As you can see, the criteria are rather loosely defined. They act more as conceptual, qualitative criteria than as quantitative metrics for making definitive decisions about the value of a biofuel. The lines between an advanced and a traditional biofuel are blurred in the sense that a fuel that has limited energy density, but can be grown on arid land and have little impact on greenhouse gas emissions is going to be highly valued despite its poor performance in the first criteria above.
When considering how "advanced" a feedstock is, one must consider water impacts, pesticide residue, fertilizer use and runoff, biodiversity, invasiveness, energy content, impact on food supply, impact on the climate, ease of production, and economic return just to name a few. Despite these vast considerations, a few feedstock sources have risen to the forefront of the investigation into sustainable biofuel.
Lignocelluloses
Lignocelluloses is a derivative of plant biomass that contains cellulose and lignin. Cellulose is the main structural component of plant walls and is often found in algae as well. It is a tough polysaccharide (sugar) that can be hundreds to thousands of glucose (sugar) units long. Lignin is an extremely complex chemical that fills the spaces between cellulose molecules and helps to stiffen the walls of plants.
Lignocelluloses can be broken down into ethanol because it contains carbon, hydrogen, and oxygen. However, doing so is not so easily accomplished. Over the years, scientists have developed a number of ways of producing ethanol from lignocelluloses, but the processes are not particularly economical. As of 2007, a gallon of ethanol produced from cellulose cost roughly U.S. $7/gallon compared to the $1-$3/gallon for ethanol produced from corn.
The benefits of using cellulose for a feedstock derive primarily from the fact that it is usually the leftover, inedible part of crop plants. In other words, we are already producing a large abundance of this feedstock and are simply throwing it away. Estimates put the annual production at around 323 million tons (British tons) in the U.S. alone. This quantity, combined with the use of marginal agricultural land for growing cellulose crops, is enough to substitute for all petroleum imports (though not all petroleum used) in the United States.
In addition to waste agricultural products, paper and other cellulose components make up roughly 70% of all landfill waste. When these decompose, they produce methane gas, which is 21 times more potent as a warming gas than carbon dioxide. So, converting this material to ethanol may have a very positive net environmental impact.
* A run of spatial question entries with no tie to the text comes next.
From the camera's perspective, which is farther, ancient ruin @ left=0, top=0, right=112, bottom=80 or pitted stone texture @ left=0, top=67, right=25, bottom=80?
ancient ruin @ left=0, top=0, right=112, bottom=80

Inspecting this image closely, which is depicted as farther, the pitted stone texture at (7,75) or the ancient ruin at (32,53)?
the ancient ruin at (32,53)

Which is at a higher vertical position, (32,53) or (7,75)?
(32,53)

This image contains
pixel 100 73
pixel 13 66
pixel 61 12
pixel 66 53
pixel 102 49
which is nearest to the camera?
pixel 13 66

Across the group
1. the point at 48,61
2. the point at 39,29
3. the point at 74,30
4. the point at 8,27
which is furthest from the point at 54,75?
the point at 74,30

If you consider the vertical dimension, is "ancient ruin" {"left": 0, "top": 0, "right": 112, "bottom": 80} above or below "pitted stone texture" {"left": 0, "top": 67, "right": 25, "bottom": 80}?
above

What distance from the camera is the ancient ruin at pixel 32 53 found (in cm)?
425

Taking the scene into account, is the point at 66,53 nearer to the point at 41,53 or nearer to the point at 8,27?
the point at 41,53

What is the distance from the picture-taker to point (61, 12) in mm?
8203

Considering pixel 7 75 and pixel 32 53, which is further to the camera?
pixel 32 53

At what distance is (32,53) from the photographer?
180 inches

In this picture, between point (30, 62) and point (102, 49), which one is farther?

Finally, lignocelluloses yield about 80% more energy than is consumed in growing the plant and converting it to ethanol. This compares very favorably with corn, which yields only 26% more energy. The conversion rate is roughly 4-5 fold, meaning that energy invested in producing ethanol from lignocelluloses gives you 4-5 times more energy than if it were invested into producing ethanol from corn. Estimates suggest that cellulosic ethanol could reduce greenhouse gas emission over the long term by about 115%.